Colin Farrell, Ralph Fiennes, some fat guy, a midget, a dark comedy drama.
If I was to give a synopsis of this movie, I would say that it basically is just a bunch of English people with thick accents saying the “F” word a lot and threatening to shoot everybody. I won’t give you that synopsis though, but I will say that they somehow found the weirdest looking midget I have ever seen in my life and I have seen a lot of midgets. This is a midget that other midgets make fun of. This midget is called midget by midgets that think the word midget is derogatory. To sum up, I think he has a foot for a forehead.
Joseph Fiennes, Dennis Haysbert, a film based on the memoirs of Nelson Mandela’s prison guard.

━━━━━━━━━━

* [Given problem 1] In the movie reviews, which two actors are listed for the film based on the memoirs of Nelson Mandela's prison guard?
* [Given problem 2] Continue the movie reviews from where they stop.

* [Source data]
━━━━━━━━━━

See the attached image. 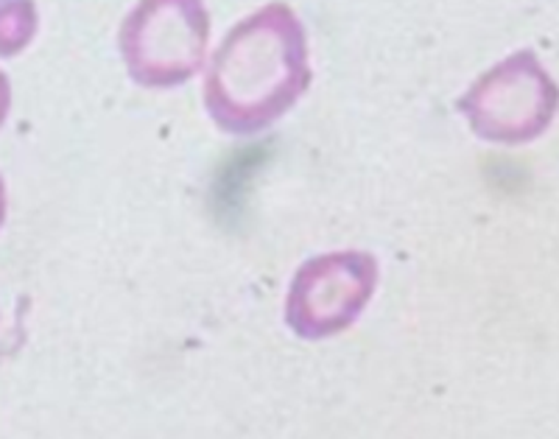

━━━━━━━━━━

* [Right answer 1] Joseph Fiennes and Dennis Haysbert.

* [Right answer 2]
For the four of you that read this website, it is rare when I come out and say that you shouldn’t see this movie, but I’m saying don’t see this movie. Did it strike you funny seeing how a prison guard and a great soon-to-be world leader become friends and the guard does nothing to even attempt his escape? Well Wikipedia the book and you will find out that the author-prison guard is a liar and faked a friendship in the book to make money off Mandela’s name. See, your instincts are good. Except for that time you left your dog Luigi in the car when you had to buy some ointment for your rash at Costco but the line was too long and when you came back Luigi was dead and you had to tell your 7 year old that you gave him to some farmer so he could roam free even though you have a giant back yard. Your kid is gonna be addicted to meth because of that.
John C. Reilly, Jenna Fischer, Kristen Wiig, a bunch of celebrity cameos in a parody comedy.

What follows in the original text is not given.